| Aufgabenstellung |
Gib die Zeilen von der Zeile mit "How much distance do" bis einschließlich der Zeile mit "the stone ledge at (690,813) <" erneut wieder und tausche dabei "nearer" gegen "closer". Alles andere bleibt unverändert.

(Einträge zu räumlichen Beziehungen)
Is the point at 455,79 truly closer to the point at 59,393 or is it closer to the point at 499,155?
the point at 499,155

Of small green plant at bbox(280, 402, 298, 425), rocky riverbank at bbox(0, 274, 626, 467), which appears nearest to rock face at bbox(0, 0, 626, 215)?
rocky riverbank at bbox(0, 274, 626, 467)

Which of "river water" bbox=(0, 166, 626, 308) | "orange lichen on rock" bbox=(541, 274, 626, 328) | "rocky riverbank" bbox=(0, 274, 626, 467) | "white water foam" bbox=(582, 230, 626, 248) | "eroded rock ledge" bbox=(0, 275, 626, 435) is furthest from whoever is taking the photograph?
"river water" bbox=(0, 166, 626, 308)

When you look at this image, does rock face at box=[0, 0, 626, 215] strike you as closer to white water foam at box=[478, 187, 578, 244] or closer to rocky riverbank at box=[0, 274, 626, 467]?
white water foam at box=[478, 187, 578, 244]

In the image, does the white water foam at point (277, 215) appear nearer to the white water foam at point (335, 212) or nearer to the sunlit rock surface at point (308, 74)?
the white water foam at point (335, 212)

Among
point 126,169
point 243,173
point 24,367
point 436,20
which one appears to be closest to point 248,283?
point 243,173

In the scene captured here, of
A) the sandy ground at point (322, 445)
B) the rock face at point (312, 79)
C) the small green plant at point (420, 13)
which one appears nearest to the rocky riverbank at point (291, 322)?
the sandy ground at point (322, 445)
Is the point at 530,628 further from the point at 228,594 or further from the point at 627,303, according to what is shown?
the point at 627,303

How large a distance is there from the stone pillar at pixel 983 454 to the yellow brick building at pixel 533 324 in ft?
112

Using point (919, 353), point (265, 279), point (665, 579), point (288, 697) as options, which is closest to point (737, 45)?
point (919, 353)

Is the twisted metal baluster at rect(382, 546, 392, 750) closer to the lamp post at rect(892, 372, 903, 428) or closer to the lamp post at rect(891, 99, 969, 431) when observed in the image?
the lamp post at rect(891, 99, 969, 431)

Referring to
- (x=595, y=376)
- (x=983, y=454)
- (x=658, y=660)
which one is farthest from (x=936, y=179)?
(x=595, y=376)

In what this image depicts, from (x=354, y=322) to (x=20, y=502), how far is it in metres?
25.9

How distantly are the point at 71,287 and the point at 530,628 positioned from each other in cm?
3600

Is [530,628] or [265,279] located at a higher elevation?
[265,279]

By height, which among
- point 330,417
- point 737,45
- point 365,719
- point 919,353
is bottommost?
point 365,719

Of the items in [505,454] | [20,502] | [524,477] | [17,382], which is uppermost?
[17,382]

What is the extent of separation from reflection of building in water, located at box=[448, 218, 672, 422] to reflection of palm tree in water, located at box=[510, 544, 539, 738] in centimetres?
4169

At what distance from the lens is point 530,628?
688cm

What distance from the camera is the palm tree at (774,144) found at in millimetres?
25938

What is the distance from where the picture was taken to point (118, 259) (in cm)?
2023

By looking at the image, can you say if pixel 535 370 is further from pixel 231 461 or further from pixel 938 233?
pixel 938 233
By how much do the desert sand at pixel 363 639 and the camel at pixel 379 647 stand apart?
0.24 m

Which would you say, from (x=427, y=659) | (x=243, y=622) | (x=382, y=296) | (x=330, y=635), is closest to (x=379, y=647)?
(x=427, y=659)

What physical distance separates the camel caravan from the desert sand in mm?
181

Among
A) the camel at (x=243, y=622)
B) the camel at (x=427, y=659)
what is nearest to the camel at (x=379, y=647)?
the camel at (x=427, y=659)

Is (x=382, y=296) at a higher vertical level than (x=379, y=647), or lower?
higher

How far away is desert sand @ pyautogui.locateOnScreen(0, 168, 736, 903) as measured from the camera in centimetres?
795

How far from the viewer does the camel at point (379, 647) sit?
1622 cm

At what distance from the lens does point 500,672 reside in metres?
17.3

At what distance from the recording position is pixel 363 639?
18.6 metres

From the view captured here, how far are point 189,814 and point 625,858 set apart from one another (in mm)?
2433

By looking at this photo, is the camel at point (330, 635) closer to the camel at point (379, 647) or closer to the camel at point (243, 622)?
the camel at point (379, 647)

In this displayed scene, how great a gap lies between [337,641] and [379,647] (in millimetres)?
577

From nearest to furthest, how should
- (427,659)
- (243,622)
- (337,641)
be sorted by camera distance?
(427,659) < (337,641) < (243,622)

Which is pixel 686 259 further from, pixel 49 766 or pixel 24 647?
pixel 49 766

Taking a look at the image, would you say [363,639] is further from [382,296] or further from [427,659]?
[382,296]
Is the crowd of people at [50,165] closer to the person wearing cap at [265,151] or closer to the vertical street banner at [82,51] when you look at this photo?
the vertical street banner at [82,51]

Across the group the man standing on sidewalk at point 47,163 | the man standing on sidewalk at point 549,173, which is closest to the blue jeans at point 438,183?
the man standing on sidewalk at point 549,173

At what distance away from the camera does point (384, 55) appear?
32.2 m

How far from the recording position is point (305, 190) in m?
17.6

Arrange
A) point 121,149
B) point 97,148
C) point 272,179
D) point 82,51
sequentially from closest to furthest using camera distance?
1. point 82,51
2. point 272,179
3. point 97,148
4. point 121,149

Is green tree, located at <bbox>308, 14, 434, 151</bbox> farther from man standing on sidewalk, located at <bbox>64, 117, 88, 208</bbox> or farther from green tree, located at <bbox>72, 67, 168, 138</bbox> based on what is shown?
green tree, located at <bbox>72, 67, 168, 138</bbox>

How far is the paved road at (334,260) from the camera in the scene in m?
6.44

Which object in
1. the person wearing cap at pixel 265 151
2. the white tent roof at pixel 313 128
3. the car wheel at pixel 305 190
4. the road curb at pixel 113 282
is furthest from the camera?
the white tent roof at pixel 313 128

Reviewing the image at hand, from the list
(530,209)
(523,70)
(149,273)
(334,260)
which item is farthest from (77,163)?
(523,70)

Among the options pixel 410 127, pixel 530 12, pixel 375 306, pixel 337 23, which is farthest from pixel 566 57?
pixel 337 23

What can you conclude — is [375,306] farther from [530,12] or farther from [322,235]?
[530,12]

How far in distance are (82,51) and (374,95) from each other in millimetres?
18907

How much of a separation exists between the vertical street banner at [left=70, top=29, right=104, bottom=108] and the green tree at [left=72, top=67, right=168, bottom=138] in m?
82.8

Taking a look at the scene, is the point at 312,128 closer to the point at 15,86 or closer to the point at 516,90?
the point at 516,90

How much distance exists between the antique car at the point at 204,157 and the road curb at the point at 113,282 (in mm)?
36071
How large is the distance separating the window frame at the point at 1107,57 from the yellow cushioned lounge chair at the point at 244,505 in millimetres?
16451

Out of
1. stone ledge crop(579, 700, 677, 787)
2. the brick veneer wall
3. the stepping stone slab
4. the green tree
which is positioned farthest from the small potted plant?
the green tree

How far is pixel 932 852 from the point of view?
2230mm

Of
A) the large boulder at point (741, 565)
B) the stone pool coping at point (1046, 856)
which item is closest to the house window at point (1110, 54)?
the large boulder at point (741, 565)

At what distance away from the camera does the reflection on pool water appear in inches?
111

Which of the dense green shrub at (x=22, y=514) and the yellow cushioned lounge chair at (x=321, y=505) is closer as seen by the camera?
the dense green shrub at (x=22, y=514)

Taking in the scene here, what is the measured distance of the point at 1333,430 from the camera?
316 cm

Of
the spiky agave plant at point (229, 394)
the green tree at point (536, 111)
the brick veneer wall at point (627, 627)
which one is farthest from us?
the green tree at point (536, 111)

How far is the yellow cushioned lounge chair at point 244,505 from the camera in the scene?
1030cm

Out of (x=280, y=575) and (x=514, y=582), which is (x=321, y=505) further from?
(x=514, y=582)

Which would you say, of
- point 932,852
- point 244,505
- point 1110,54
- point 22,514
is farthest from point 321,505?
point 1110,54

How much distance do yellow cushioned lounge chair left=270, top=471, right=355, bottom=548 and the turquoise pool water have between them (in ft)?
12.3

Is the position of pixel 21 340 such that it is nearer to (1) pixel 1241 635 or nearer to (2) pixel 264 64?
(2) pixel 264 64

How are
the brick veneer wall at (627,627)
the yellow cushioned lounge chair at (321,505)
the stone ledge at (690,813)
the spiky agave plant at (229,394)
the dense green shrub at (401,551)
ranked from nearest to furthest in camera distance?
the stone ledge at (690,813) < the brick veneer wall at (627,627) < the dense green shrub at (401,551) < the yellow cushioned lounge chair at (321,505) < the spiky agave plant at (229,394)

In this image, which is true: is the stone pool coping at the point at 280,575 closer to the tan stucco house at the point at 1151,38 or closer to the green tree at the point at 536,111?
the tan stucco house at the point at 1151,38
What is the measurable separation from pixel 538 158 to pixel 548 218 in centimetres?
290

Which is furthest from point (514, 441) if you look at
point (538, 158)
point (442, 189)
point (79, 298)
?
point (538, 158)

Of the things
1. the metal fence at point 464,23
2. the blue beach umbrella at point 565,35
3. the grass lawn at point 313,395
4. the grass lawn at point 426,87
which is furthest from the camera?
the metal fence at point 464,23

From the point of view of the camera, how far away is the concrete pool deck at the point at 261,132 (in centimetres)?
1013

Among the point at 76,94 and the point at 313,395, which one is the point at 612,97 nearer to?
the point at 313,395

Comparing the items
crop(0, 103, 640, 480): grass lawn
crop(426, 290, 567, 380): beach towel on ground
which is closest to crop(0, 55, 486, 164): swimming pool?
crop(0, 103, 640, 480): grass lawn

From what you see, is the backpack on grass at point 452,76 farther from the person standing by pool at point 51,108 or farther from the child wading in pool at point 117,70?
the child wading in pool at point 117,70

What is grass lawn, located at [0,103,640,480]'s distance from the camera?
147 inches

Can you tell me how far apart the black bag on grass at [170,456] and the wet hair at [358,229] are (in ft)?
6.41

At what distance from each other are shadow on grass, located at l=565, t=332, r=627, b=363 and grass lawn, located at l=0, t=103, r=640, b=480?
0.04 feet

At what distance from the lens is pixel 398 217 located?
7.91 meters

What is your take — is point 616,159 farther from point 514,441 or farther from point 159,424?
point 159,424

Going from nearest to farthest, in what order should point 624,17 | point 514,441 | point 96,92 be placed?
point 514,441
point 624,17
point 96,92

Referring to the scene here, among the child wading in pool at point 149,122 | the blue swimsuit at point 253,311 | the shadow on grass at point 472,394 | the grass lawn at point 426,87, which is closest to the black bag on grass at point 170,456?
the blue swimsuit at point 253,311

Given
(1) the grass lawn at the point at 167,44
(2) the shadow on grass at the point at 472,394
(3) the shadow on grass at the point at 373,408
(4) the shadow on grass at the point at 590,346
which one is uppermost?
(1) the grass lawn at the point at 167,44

| Gelöste Aufgabe |
How much distance do yellow cushioned lounge chair left=270, top=471, right=355, bottom=548 and the turquoise pool water have between them (in ft)?
12.3

Is the position of pixel 21 340 such that it is closer to (1) pixel 1241 635 or closer to (2) pixel 264 64?
(2) pixel 264 64

How are
the brick veneer wall at (627,627)
the yellow cushioned lounge chair at (321,505)
the stone ledge at (690,813)
the spiky agave plant at (229,394)
the dense green shrub at (401,551)
ranked from nearest to furthest in camera distance?
the stone ledge at (690,813) < the brick veneer wall at (627,627) < the dense green shrub at (401,551) < the yellow cushioned lounge chair at (321,505) < the spiky agave plant at (229,394)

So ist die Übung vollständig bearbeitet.